1. The shape of the loop

For the 1 The shape of stage, define the inputs, the owner of the step, and the exit criteria before changing code. Operators should be able to re-run the step from a known checkpoint without guessing hidden state. Prefer small, testable units over sprawling scripts. When a step fails, the failure should point at a single responsibility rather than a tangled pipeline. Authenticate at the gateway and re-authorize at the data plane. A bearer token alone is not a tenancy boundary.

2. Declaring the tools

For the 2 Declaring the tools stage, define the inputs, the owner of the step, and the exit criteria before changing code. Operators should be able to re-run the step from a known checkpoint without guessing hidden state. Treat this stage as a contract between inputs and validated outputs. Name the artifacts, define success checks, and refuse silent partial completion. Authenticate at the gateway and re-authorize at the data plane. A bearer token alone is not a tenancy boundary.

"tools": [
  {
    "name": "get_calendar_event",
    "description": "Look up a calendar event by a natural-language query. Returns the event's start time and location.",
    "strict": true,
    "input_schema": {
      "type": "object",
      "properties": {
        "query": { "type": "string", "description": "What to search for, e.g. 'meeting in London tomorrow'" }
      },
      "required": ["query"],
      "additionalProperties": false
    }
  },
  {
    "name": "get_weather",
    "description": "Get the forecast for a city on a given date. Returns condition and temperature in Celsius.",
    "strict": true,
    "input_schema": {
      "type": "object",
      "properties": {
        "city": { "type": "string", "description": "City name, e.g. 'London'" },
        "date": { "type": "string", "description": "ISO date, e.g. '2026-07-14'" }
      },
      "required": ["city", "date"],
      "additionalProperties": false
    }
  },
  {
    "name": "get_travel_time",
    "description": "Estimate door-to-door travel time between two places. Returns minutes.",
    "strict": true,
    "input_schema": {
      "type": "object",
      "properties": {
        "origin": { "type": "string", "description": "Starting location" },
        "destination": { "type": "string", "description": "Ending location" }
      },
      "required": ["origin", "destination"],
      "additionalProperties": false
    }
  }
]

2.1. Input only — there is no output or error schema

For the 2 1 Input only stage, define the inputs, the owner of the step, and the exit criteria before changing code. Operators should be able to re-run the step from a known checkpoint without guessing hidden state. Record timings and token or query cost next to functional results. Cost visibility early prevents surprise bills when the path moves from demo to shared environments. Authenticate at the gateway and re-authorize at the data plane. A bearer token alone is not a tenancy boundary. For the 2 1 Input only stage, define the inputs, the owner of the step, and the exit criteria before changing code. Operators should be able to re-run the step from a known checkpoint without guessing hidden state. Document the happy path and the recovery path together. Retries, human gates, and dead-letter handling are part of the product, not later polish.
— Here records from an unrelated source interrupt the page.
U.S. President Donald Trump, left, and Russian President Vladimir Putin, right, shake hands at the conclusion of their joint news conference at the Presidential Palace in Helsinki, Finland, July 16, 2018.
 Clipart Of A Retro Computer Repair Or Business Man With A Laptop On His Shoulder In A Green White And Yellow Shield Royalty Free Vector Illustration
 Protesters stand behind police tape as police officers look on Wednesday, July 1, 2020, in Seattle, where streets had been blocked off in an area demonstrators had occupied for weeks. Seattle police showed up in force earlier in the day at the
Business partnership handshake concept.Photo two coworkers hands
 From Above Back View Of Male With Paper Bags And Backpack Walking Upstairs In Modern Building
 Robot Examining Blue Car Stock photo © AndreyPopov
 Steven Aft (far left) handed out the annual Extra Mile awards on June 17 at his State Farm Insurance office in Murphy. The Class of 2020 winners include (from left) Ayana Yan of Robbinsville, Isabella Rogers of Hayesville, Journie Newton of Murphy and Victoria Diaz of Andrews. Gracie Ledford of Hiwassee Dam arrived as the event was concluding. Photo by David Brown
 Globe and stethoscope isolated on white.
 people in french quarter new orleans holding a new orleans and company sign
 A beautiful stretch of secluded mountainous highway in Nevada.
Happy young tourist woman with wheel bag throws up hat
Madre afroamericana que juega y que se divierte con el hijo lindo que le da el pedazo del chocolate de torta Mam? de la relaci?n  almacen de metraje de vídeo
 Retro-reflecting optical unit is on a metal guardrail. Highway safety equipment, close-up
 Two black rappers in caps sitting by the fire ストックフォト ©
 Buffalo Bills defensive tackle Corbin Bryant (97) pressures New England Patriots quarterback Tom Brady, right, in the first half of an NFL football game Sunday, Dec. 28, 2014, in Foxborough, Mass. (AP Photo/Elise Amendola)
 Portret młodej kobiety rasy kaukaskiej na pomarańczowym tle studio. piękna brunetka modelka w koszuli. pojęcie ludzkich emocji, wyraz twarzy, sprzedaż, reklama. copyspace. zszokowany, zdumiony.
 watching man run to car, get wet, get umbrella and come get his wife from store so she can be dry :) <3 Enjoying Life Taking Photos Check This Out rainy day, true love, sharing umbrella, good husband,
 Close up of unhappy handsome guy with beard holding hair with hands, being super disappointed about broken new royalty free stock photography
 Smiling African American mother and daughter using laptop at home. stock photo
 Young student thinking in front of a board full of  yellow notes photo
2.2. Controlling when Claude calls a tool

When working through the 2 2 Controlling when stage, write down the contract first: required inputs, success signal, and what happens on partial failure. That checklist keeps later code changes honest. Prefer small, testable units over sprawling scripts. When a step fails, the failure should point at a single responsibility rather than a tangled pipeline. Log tool name, args hash, latency, and outcome for every call. Debugging agent loops without that trail wastes hours.

{
  "type": "auto" | "any" | "tool" | "none",
  "name": "get_weather",              // required ONLY when type is "tool"
  "disable_parallel_tool_use": false  // optional; default false
}
response = client.messages.create(
    model="claude-opus-4-8",
    max_tokens=1024,
    tools=tools,
    tool_choice={"type": "any", "disable_parallel_tool_use": True},  # must call exactly one tool
    messages=messages,
)

3. Iteration 1 — Claude requests tools

When working through the 3 Iteration 1 Claude stage, write down the contract first: required inputs, success signal, and what happens on partial failure. That checklist keeps later code changes honest. Treat this stage as a contract between inputs and validated outputs. Name the artifacts, define success checks, and refuse silent partial completion. Log tool name, args hash, latency, and outcome for every call. Debugging agent loops without that trail wastes hours.

messages = [{"role": "user",
             "content": "I have a meeting in London tomorrow
                         — should I bring an umbrella, and
                         when should I leave home to be on time?"}]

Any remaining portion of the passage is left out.